The Corner Office Math
Each account held by a call center company usually has this vertical arrangement. Each call center manage anywhere from 5 to 10 or even more accounts. I do not know the exact figures but in the Philippines, as of this writing, there are hundreds if not thousands of legitimate call centers operating out of Metro Manila and the major provinces. The headcount is in the hundreds of thousands. The options are just endless that one of the biggest challenges of call centers is employee turnover or attrition. Call center agents are in the habit of joining bandwagons, when they hear that a new center or a new account is offering this much salary, it is really too easy for them to make the move and improve their position.
The Best and the Brightest
The more successful agents hold out for the chance to climb the corporate ladder and become executives in as short as two years in the business. These are the ones who have decided to make a career out for their job and enjoy the gratifications that come from staying put and doing good. But then loyalty is only the half of it because there are very specific competencies a person must have in order to climb the proverbial ladder. In order of importance, these are the competencies that an agent must possess: excellent English communications skills both written and spoken, knowledge of the account they want to lead, a healthy sense of urgency or the ability to hustle, think and decide on their feet. Computer skills are also a must especially knowledge in the MS Office systems. Planning, analyzing, mentoring, leading and public speaking are also pre-requisites and so it goes without saying that one must be oozing with confidence and the intelligence to back up their bid for an executive post.
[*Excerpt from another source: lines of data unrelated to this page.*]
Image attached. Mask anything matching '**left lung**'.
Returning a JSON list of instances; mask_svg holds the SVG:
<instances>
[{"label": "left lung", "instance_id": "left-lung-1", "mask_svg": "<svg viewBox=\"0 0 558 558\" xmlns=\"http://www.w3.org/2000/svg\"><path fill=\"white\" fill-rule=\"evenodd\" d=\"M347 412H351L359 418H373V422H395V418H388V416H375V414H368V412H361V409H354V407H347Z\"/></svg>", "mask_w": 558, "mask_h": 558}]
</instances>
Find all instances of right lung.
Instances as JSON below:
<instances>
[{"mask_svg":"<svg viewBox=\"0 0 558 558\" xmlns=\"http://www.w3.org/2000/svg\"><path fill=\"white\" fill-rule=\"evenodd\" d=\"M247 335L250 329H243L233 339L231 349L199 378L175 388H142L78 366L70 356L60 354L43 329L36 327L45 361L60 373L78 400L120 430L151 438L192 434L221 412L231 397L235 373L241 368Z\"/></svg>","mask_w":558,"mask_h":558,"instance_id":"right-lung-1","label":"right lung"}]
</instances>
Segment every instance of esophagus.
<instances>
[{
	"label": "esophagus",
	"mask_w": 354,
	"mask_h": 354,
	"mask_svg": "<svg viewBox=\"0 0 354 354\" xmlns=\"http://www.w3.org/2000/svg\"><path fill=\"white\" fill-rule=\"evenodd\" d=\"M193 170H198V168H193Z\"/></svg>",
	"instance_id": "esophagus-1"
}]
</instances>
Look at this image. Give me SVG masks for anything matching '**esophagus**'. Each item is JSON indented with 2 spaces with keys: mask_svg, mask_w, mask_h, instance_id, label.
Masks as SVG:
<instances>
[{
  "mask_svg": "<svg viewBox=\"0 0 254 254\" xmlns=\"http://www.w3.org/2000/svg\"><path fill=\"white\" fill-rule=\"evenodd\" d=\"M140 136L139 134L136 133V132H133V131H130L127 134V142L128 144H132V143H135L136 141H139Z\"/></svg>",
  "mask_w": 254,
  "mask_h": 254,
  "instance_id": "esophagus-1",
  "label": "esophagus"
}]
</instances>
I guess what people who are already in the industry fail to tell the hopefuls is that everything else can be learned as long as one can think and speak in English. These companies spend millions honing talents and rewarding loyalty and good performance. People who are not in the business often see those who are as highly intelligent and proficient in the English language but really the most important ingredient to becoming a success is plain old customer service, the willingness to help customers and the ability to take on challenges as they come. Sure its not for everyone but it is definitely not only for a chosen few.